The current bottleneck of all data-driven lexical simplification (LS) systems is scarcity and small size of parallel corpora (original sentences and their manually simplified versions) used for training. This is especially pronounced for languages other than English. We address this problem, taking Spanish as an example of such a language, by building new simplification-specific datasets of synonyms and paraphrases using freely available resources. We test their usefulness in the LS task by adding them, in various combinations, to the existing text simplification (TS) training dataset in a phrase-based statistical machine translation (PBSMT) approach. Our best systems significantly outperform the state-of-the-art LS systems for Spanish, by the number of transformations performed and the grammaticality, simplicity and meaning preservation of the output sentences.
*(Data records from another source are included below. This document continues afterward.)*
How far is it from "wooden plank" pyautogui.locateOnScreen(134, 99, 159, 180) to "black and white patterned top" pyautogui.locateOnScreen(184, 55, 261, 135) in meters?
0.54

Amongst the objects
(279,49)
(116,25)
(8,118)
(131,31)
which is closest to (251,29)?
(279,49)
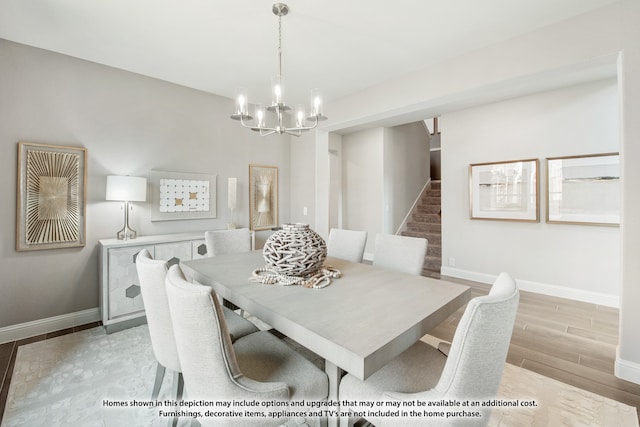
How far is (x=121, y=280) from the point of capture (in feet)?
8.76

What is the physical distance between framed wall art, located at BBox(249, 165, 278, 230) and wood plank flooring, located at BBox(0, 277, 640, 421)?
7.12 ft

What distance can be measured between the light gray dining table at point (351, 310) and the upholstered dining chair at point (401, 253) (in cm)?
32

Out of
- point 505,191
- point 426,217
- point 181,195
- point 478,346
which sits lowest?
point 478,346

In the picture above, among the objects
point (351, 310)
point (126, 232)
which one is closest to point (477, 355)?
point (351, 310)

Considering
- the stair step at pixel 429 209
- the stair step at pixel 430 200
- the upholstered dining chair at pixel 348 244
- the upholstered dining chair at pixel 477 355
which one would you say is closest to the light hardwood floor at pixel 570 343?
the upholstered dining chair at pixel 348 244

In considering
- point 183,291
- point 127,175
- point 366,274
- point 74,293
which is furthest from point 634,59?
point 74,293

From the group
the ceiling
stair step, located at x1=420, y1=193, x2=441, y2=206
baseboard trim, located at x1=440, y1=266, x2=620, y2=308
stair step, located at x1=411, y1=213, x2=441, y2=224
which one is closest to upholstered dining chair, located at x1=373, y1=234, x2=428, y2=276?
the ceiling

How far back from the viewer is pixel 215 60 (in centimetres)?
284

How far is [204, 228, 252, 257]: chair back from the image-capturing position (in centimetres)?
255

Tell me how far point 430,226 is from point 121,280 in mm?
5008

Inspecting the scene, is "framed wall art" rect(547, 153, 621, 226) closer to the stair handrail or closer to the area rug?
the area rug

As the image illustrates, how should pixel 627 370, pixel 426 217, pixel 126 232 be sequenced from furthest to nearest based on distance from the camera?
pixel 426 217, pixel 126 232, pixel 627 370

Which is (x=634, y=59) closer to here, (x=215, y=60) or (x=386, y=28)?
(x=386, y=28)

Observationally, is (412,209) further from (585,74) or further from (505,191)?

The results of a detailed manual analysis show that some of the newly built TS resources, although they have a good lexical coverage and lead to a high number of transformations, often change the original meaning and do not generate simpler output when used in this PBSMT setup. The good combinations of these additional resources with the TS training dataset and a good choice of language model, in contrast, improve the lexical coverage and produce sentences which are grammatical, simpler than the original, and preserve the original meaning well.